***** EXTRAIT CHOISI

J'imagine toujours difficilement la forme que vont prendre ces rencontres. J'entrevois quelque chose comme un grand forum.

Le lieu est si inattendu. Si ce n'était son excentricité, il est idéal en tout point, à la condition de l'utiliser pendant cette période chaude où les jours sont très longs. Il regorge de lieux ouverts sur au moins trois côtés, ne demandant donc aucun effort d'éclairage.

Je suis dérouté par l'absence d'organisation officielle, de presse, de public, et, plus généralement, de toute différenciation entre ceux qui y participent : tout à la fois intervenants, public, organisateurs, techniciens, et commentateurs sur leurs propres sites ou leurs propres imprimés.

Son caractère international me rend perplexe aussi, alors que, où que ce soit dans le monde, personne n'en parle ni ne semble en avoir entendu parler. Est-ce ironique ? J'en viens à m'interroger sur le terme même d'international, quand cette manifestation ne se fait sous l'initiative d'aucune nation, si ce n'est une qui n'existe pas, le Marmat, sur le territoire de la République du Gourpa, alors que presque tous ceux qui sont déjà présents, sont des ressortissants de la République Tasgarde toute voisine.

 

L'orage a grondé toute la nuit, mais le ciel était largement dégagé au petit jour, et l'air glacial. La température remonte maintenant très vite tandis que le sol sèche.

La région autour d'Aggadhar est beaucoup moins humide que les derniers territoires que nous avons traversés au nord de la République Tasgarde. Sa relative aridité doit pourtant plus, selon toute vraisemblance, à ses surfaces rocheuses et accidentées, qu'à sa seule hydrométrie. À moins que, peut-être, une raison que j'ignore attire systématiquement les nuages plus au sud.

 

Correspondance avec Pierre Petiot

J'ai encore du mal à me faire une idée de la forme que vont prendre ces rencontres. J'ai du moins compris qu'on attend des textes préparatoires de la part des participants. Mon récent essai, Ce que pourrait être un art libre <http://depetris.free.fr/load/arlib.html>, avec ses airs de manifeste, me paraît convenir parfaitement. J'ai donc entrepris de le traduire en Anglais.

**********
***** ITEMS EXTRAITS

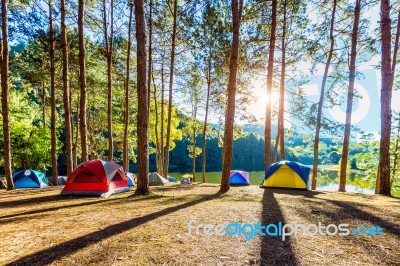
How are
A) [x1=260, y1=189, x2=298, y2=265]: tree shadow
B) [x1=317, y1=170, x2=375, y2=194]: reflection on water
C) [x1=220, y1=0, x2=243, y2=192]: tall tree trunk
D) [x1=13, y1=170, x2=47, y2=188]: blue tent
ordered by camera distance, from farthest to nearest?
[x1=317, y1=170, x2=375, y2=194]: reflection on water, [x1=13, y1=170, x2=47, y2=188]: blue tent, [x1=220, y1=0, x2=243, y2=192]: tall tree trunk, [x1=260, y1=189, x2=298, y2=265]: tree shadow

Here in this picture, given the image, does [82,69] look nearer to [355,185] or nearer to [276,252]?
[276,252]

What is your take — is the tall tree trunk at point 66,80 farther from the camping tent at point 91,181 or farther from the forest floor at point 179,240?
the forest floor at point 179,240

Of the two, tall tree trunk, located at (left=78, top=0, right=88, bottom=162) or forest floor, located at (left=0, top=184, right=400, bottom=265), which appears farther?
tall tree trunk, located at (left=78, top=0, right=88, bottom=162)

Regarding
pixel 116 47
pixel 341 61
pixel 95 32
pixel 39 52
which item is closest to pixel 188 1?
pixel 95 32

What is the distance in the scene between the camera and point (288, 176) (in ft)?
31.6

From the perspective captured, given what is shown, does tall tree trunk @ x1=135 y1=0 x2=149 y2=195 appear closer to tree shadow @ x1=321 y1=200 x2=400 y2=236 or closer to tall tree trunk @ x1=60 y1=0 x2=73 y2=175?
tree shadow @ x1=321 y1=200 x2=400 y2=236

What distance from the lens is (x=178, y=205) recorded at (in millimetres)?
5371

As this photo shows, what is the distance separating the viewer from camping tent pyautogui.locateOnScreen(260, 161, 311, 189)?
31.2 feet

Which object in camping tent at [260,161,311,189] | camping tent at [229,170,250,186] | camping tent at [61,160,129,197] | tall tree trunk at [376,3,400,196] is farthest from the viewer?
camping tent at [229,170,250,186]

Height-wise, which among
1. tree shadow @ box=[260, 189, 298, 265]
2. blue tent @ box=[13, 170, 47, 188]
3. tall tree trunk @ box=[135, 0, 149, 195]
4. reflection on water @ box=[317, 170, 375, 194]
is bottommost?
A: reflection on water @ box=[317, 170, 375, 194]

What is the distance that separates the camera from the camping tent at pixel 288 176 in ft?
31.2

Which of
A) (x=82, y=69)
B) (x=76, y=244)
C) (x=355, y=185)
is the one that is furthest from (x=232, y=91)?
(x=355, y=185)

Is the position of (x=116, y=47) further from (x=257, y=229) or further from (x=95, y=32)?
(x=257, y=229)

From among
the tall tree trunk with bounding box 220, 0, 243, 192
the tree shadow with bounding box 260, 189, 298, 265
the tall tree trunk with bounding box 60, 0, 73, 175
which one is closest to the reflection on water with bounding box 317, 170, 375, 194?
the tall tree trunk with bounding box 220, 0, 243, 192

**********
***** ITEMS EXTRAITS

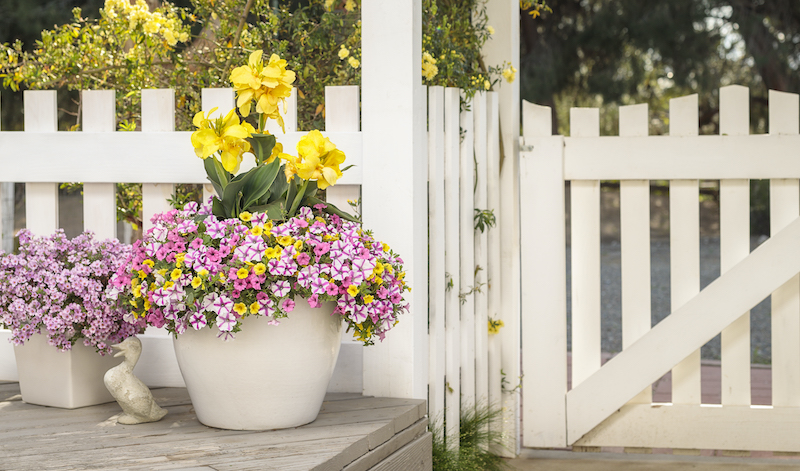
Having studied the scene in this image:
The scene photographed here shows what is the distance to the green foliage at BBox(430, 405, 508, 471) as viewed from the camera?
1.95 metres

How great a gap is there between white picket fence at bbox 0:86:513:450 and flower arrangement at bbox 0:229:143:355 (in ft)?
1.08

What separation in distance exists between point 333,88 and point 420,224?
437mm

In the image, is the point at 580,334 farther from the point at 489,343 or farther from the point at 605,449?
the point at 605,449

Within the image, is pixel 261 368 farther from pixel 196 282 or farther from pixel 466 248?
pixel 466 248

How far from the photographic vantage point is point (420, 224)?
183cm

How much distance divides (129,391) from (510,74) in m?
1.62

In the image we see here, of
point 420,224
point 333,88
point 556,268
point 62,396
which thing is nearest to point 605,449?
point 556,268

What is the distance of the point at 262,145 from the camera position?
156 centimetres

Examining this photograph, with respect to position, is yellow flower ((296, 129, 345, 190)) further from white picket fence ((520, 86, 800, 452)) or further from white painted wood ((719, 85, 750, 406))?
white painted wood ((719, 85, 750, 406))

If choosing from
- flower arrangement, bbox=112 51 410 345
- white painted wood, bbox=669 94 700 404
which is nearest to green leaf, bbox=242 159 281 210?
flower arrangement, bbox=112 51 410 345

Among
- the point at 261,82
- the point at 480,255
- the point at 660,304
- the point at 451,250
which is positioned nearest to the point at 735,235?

**********
***** ITEMS EXTRAITS

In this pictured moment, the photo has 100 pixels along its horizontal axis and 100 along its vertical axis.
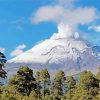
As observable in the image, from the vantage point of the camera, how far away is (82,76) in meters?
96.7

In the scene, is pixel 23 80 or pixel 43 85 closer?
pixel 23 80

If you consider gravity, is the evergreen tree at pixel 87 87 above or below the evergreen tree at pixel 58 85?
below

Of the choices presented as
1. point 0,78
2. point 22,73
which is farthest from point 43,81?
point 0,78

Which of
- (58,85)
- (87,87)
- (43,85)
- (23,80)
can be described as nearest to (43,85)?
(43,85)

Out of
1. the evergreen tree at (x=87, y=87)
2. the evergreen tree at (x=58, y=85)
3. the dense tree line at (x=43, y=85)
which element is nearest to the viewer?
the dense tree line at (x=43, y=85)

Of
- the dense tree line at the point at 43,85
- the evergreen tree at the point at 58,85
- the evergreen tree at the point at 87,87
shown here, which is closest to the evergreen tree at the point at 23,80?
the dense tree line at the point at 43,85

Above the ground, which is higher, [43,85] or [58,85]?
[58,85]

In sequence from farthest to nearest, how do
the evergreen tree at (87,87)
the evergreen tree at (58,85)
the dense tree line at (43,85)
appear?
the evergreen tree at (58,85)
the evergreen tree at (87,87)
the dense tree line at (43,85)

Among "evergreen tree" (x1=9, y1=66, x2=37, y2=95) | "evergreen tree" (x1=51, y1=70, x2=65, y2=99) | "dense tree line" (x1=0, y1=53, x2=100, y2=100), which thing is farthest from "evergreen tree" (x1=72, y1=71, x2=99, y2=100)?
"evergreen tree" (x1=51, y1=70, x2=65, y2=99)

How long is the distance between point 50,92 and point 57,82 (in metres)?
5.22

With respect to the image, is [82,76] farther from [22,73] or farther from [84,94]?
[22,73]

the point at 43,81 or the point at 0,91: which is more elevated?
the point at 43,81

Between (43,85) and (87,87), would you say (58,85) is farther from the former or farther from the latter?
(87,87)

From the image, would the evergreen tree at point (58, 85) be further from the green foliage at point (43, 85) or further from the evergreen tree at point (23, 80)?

**********

[VOTRE TÂCHE] Recopiez sans rien changer le passage de l'extrait qui va de « Son caractère international » jusqu'à « Tasgarde toute voisine. ».

[RÉPONSE RÉDIGÉE]
Son caractère international me rend perplexe aussi, alors que, où que ce soit dans le monde, personne n'en parle ni ne semble en avoir entendu parler. Est-ce ironique ? J'en viens à m'interroger sur le terme même d'international, quand cette manifestation ne se fait sous l'initiative d'aucune nation, si ce n'est une qui n'existe pas, le Marmat, sur le territoire de la République du Gourpa, alors que presque tous ceux qui sont déjà présents, sont des ressortissants de la République Tasgarde toute voisine.